It is immaterial that the defendant knew or had good reason to believe that the Laconia company was insolvent. Assignments of claims against an insolvent debtor are not within the provisions of the 26th section of the insolvency law. P. S., c. 201, s. 26. That section relates exclusively to transfers of the debtor's property.
Assuming without inquiry that, as the plaintiff claims, the rights of the parties are exactly the same as they would be if the defendant instead of acting through the agency of the A. S. B. Co. had himself instituted and prosecuted to judgment the suit in Illinois, and had directly and personally received the money, the action cannot be maintained. The satisfaction of a creditor's demand against an insolvent debtor by the operation of the law of this state (Hurlbutt v. Currier, ante, p. 94) or of any other state, without the debtor's co-operation or consent, cannot be a wrongful preference or payment. The exercise of a right which the law gives cannot be unlawful. The statute of insolvency has no extra-territorial force. It could neither dissolve the defendant's lien obtained by his action in Illinois upon the Laconia company's property there found, nor afford any objection to the prosecution of the suit to final judgment. Sturtevant v. Armsby Co., 66 N.H. 557, and cases cited; Barth v. Backus,140 N.Y. 230.

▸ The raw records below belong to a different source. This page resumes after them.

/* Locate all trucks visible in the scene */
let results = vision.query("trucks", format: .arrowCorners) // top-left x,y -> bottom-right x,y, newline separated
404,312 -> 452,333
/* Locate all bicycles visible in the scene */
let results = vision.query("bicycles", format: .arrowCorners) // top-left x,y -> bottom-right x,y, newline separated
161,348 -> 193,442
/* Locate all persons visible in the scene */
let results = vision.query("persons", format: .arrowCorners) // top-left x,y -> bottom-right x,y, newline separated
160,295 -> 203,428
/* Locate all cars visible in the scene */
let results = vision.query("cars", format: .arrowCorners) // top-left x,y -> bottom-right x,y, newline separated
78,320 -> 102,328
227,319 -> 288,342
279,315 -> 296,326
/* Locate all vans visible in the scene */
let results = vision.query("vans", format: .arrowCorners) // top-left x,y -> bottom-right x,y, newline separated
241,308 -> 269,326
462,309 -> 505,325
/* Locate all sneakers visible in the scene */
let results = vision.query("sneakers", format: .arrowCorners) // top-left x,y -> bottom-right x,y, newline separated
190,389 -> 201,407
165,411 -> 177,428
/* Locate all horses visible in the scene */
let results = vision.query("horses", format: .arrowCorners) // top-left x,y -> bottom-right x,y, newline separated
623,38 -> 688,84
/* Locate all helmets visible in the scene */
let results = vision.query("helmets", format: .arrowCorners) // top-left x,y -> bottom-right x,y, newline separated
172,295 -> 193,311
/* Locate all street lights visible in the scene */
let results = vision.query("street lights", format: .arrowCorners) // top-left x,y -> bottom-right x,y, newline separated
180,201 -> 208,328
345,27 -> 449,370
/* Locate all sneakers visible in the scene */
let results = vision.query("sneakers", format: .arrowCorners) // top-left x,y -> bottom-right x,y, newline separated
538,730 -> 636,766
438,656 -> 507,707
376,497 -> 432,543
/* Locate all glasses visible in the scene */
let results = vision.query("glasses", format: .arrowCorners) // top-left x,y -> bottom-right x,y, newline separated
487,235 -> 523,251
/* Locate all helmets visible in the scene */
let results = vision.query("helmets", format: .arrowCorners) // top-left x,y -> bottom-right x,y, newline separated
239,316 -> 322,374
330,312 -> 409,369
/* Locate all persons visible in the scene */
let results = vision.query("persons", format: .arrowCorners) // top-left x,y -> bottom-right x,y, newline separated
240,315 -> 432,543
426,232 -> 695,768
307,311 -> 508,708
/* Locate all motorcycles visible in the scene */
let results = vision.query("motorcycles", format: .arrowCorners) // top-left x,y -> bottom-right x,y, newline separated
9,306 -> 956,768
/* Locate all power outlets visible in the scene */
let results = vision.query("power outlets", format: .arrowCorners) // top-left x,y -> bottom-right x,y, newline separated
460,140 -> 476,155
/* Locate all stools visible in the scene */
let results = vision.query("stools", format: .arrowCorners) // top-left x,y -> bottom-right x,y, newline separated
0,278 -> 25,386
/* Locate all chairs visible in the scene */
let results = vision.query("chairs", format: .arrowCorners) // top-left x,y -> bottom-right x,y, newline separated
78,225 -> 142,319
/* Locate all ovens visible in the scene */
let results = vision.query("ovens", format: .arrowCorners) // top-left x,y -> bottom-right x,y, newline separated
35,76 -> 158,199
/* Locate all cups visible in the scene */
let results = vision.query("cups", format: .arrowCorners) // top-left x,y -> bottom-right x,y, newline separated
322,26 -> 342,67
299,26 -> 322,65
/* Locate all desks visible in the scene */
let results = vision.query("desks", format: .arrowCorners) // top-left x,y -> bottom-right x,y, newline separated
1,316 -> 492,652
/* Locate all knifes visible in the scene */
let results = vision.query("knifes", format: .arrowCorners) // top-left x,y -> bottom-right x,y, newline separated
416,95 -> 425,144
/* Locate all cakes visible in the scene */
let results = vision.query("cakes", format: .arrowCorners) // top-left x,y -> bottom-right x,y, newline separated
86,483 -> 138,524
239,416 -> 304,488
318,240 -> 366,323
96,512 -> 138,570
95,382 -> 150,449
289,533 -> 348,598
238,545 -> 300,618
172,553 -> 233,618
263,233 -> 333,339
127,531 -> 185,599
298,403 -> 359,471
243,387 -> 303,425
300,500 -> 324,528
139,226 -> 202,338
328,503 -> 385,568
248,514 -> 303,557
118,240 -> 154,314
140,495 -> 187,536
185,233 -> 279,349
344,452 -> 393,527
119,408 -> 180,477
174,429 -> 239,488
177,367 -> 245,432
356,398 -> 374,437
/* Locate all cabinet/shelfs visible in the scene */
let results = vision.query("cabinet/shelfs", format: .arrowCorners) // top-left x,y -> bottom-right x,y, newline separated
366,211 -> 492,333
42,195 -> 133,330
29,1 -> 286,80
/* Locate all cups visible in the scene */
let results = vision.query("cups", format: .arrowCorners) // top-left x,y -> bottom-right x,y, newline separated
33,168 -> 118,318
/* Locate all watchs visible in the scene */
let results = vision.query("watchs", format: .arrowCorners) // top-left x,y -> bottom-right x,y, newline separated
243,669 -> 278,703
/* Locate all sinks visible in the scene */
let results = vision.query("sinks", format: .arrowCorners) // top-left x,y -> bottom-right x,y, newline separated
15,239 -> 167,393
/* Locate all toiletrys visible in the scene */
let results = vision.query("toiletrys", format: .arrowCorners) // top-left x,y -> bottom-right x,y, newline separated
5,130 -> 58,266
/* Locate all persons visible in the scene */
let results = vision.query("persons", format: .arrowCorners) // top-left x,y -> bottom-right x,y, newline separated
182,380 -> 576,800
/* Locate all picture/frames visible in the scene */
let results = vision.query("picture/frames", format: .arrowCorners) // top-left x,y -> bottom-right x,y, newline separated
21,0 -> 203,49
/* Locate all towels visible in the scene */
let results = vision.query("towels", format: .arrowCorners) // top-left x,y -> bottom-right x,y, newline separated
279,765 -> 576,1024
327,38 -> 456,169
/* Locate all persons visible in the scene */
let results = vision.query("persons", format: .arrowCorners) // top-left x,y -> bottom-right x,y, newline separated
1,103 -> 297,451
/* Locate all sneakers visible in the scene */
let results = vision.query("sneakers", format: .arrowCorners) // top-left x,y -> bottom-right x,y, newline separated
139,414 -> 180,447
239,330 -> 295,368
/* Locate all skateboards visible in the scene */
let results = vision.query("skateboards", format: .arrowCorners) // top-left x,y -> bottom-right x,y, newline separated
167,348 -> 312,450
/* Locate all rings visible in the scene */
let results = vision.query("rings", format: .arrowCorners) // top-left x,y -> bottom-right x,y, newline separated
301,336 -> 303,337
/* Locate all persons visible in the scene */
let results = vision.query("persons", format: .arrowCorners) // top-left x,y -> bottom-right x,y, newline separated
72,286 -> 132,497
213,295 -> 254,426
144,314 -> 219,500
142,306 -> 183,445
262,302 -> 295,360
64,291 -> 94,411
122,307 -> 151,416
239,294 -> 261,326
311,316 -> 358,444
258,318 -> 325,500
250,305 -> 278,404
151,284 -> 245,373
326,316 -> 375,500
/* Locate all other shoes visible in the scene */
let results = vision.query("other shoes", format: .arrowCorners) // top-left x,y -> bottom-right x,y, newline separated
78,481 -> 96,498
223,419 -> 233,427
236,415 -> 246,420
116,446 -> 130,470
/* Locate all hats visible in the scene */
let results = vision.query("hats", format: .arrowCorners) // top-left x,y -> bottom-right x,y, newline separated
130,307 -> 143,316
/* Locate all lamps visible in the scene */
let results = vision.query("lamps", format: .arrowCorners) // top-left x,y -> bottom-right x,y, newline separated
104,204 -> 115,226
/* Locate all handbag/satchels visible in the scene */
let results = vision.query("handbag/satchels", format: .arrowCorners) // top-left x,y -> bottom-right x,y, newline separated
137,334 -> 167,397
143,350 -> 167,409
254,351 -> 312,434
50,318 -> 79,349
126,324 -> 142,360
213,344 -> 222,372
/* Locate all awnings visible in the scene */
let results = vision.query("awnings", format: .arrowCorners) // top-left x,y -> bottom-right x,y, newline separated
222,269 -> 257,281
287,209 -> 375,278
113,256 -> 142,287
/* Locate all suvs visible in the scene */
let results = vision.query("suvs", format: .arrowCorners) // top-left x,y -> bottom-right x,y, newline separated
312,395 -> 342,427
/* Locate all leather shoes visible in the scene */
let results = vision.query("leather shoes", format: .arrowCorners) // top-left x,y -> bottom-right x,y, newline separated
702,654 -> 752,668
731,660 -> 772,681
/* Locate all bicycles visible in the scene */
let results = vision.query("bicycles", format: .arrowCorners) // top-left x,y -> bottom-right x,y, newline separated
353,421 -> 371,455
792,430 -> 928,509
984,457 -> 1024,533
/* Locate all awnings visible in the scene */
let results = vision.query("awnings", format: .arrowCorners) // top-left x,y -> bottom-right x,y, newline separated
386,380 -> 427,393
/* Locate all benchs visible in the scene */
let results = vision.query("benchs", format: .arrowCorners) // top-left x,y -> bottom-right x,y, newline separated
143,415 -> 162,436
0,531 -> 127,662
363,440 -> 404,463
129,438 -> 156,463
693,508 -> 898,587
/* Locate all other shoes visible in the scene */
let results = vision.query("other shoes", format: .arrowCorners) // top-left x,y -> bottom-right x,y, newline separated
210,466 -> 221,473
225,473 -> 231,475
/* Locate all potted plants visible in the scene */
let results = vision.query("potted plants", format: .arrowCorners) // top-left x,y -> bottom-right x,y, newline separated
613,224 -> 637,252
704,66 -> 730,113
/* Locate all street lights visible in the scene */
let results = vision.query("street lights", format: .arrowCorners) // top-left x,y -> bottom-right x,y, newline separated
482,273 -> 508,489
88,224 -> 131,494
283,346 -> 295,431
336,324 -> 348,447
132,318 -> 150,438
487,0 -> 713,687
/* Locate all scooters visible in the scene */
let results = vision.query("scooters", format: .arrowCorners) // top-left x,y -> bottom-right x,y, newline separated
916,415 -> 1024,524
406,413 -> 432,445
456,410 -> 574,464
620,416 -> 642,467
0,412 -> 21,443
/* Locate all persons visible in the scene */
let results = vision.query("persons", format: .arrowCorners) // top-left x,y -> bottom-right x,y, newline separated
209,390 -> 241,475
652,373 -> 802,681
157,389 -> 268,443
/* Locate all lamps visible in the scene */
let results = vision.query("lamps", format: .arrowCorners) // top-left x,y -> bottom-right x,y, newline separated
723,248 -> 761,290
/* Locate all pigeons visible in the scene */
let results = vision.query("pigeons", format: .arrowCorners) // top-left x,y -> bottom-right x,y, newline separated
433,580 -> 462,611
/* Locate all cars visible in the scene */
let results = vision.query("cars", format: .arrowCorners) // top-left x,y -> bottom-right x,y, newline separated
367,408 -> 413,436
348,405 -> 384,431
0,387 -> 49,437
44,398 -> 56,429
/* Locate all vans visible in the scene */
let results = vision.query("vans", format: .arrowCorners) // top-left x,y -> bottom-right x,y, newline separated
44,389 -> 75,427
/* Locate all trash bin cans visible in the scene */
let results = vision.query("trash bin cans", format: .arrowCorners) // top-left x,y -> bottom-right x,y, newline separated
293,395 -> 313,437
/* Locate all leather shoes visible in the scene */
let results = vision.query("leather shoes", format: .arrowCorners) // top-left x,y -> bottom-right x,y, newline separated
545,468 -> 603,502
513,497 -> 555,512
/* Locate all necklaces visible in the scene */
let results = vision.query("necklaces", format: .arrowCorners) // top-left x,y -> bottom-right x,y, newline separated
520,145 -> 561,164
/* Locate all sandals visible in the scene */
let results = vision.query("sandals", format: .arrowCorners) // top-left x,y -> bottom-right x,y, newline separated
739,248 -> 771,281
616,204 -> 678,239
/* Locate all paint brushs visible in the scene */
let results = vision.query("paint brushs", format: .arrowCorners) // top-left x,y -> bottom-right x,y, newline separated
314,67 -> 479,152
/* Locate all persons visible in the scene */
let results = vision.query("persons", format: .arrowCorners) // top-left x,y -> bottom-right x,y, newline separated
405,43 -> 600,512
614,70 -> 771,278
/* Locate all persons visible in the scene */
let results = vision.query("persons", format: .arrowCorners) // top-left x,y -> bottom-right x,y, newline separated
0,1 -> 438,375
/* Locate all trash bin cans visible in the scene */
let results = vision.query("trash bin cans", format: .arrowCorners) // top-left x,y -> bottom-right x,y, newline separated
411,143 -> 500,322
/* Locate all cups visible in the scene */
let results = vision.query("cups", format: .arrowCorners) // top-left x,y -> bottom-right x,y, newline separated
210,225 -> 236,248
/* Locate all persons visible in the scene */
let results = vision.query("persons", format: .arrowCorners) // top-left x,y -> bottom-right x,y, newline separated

By that judgment the defendant's title to the money is conclusively established. Lawrence v. Batcheller, 131 Mass. 504; Proctor v. Bank, 159. Mass. 223; Marine Credit Co. v. Hunter, L. R. 3 Ch. 479. There is no statute making the title so acquired voidable by the assignee, if such a statute could be constitutionally enacted by a state legislature. The question whether the *Page 483 prosecution of the Illinois suit might or would upon seasonable application have been enjoined (Dehon v. Foster, 4 Allen 545, — S.C., 7 Allen 57; Cole v. Cunningham, 133 U.S. 107) is not raised.
Judgment for the defendant.
PARSONS, J., did not sit: the others concurred.